= TASK STATEMENT =
Extract every line below that contains the word "cabinet", matching case exactly.

[Records]
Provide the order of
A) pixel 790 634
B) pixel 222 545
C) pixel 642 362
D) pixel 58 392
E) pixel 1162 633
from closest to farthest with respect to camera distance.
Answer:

==

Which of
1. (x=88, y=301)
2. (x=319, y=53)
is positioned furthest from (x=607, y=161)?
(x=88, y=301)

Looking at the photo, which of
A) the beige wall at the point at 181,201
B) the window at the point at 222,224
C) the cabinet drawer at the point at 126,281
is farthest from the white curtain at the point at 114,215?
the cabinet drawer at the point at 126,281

= EXERCISE SOLUTION =
C) the cabinet drawer at the point at 126,281
the cabinet drawer at the point at 126,281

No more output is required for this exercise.